Entrevista:O Estado inteligente

sábado, agosto 16, 2008

RUY CASTRO Ser ou não ser

RIO DE JANEIRO - Ser ou não ser, como diriam Shakespeare, Alberto Ribeiro e José Maria de Abreu -eis a questão. João Donato declarou à Folha que não é da bossa nova, nunca foi da bossa nova e não agüenta mais ouvir falar de bossa nova. Mas, indiferentes aos seus protestos, as pessoas e instituições continuam a convidá-lo para eventos referentes aos 50 anos da bossa nova. E ele tem participado de tudo, no que faz muito bem.
Já não compete a Donato decidir se é ou não da bossa nova. A bossa nova decidiu que ele é.
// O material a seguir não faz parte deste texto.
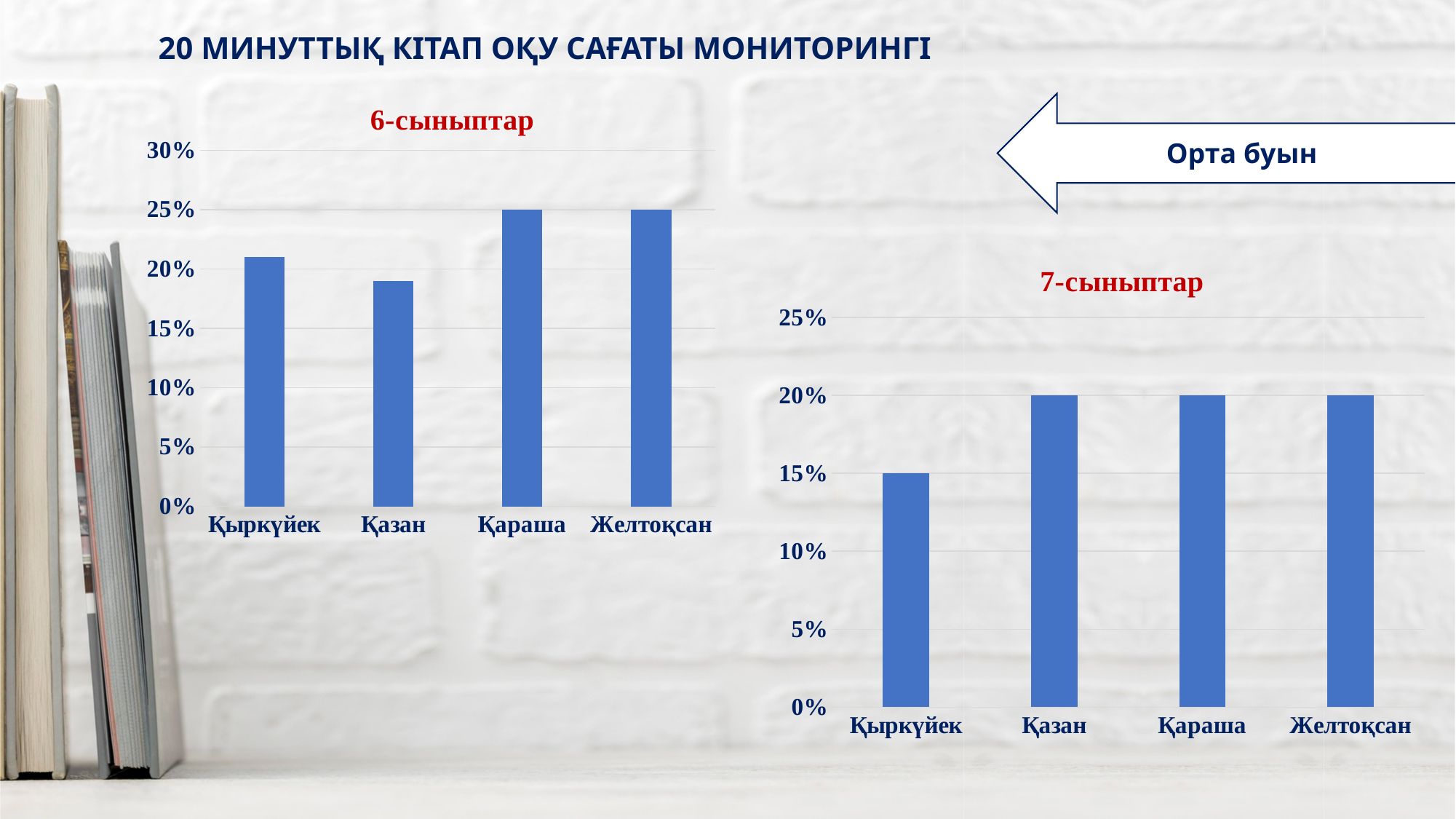
In the "6-сыныптар" chart, what is the value for Қараша? 25% In the "7-сыныптар" chart, what is the value for Қыркүйек? 15% What is the title of the chart on the right side of the slide? 7-сыныптар In the "7-сыныптар" chart, what is the difference between the values for Қазан and Қыркүйек? 5% In the "6-сыныптар" chart, is the value for Қазан greater or less than 20%? less In the "6-сыныптар" chart, which month has the lowest value? Қазан In the "7-сыныптар" chart, which month has the lowest value? Қыркүйек In the "6-сыныптар" chart, how many months are shown on the x axis? 4 What kind of chart is the "6-сыныптар" chart on the left? bar chart In the "7-сыныптар" chart, what is the value for Қазан? 20% In the "6-сыныптар" chart, is the value for Қыркүйек greater or less than 20%? greater In the "6-сыныптар" chart, which is larger, the value for Қыркүйек or the value for Қазан? Қыркүйек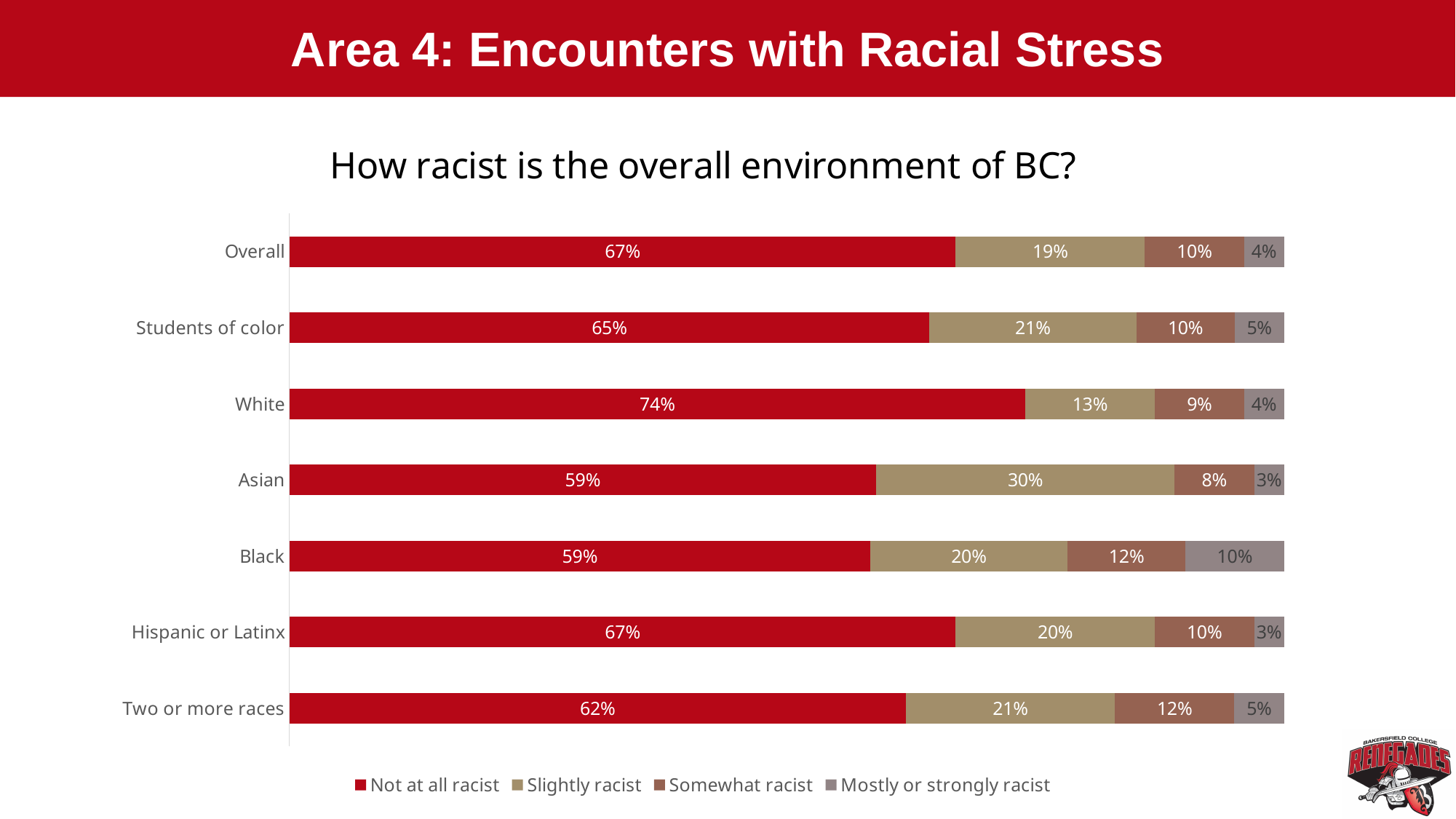
How many groups (categories) are shown on the chart? 7 What percentage of White respondents rated the overall environment of BC as "Not at all racist"? 74% What kind of chart is shown on the slide? Stacked bar chart Which is larger: the "Somewhat racist" percentage for Black respondents or for Hispanic or Latinx respondents? Black What is the title of the chart? How racist is the overall environment of BC? What is the difference between the "Not at all racist" percentages for White and Asian respondents? 15% Which group has the highest "Mostly or strongly racist" percentage? Black Which group has the lowest "Slightly racist" percentage? White How many series does the legend list? 4 Which group has the highest "Not at all racist" percentage? White What percentage of Asian respondents rated the environment as "Slightly racist"? 30% What percentage of Black respondents rated the environment as "Mostly or strongly racist"? 10%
E que, sem ele, ela talvez não existisse, já que uma certa batida criada por ele ao acordeão (seu instrumento nos anos 50), depois transposta para o piano, teria sido uma importante inspiração para a batida de violão inventada por João Gilberto e que definiria o gênero. Se Donato não quer ser da bossa nova, ok. Mas a bossa nova quer ser de Donato.
Diz ele que não agüenta mais falar de bossa nova. Os repórteres lhe telefonam todo dia para saber se ela nasceu mesmo no apartamento de Nara Leão, se foi o Stanislaw Ponte Preta quem inventou o nome etc. Eu também, por causa de alguns livros que escrevi a respeito, não chego para entrevistas, e as perguntas não variam muito. Mas que bom que isso esteja acontecendo -nos anos 70 e 80, um repórter que gostasse de bossa nova se arriscava a demissão por justa causa.
Donato tem ainda outro motivo para ser grato à bossa nova. Em 1959, precisou sair do Brasil para sobreviver. Seu piano era tão "avançado" que nenhuma boate lhe dava emprego. Pois ele passou 12 anos fora. Quando voltou, tudo tinha mudado. A bossa nova, já extinta, o tornara "compreensível". Graças a ela, ele podia de novo trabalhar aqui, fazendo a sua grande música -que as massas hoje entendem, adoram e insistem em chamar de bossa nova.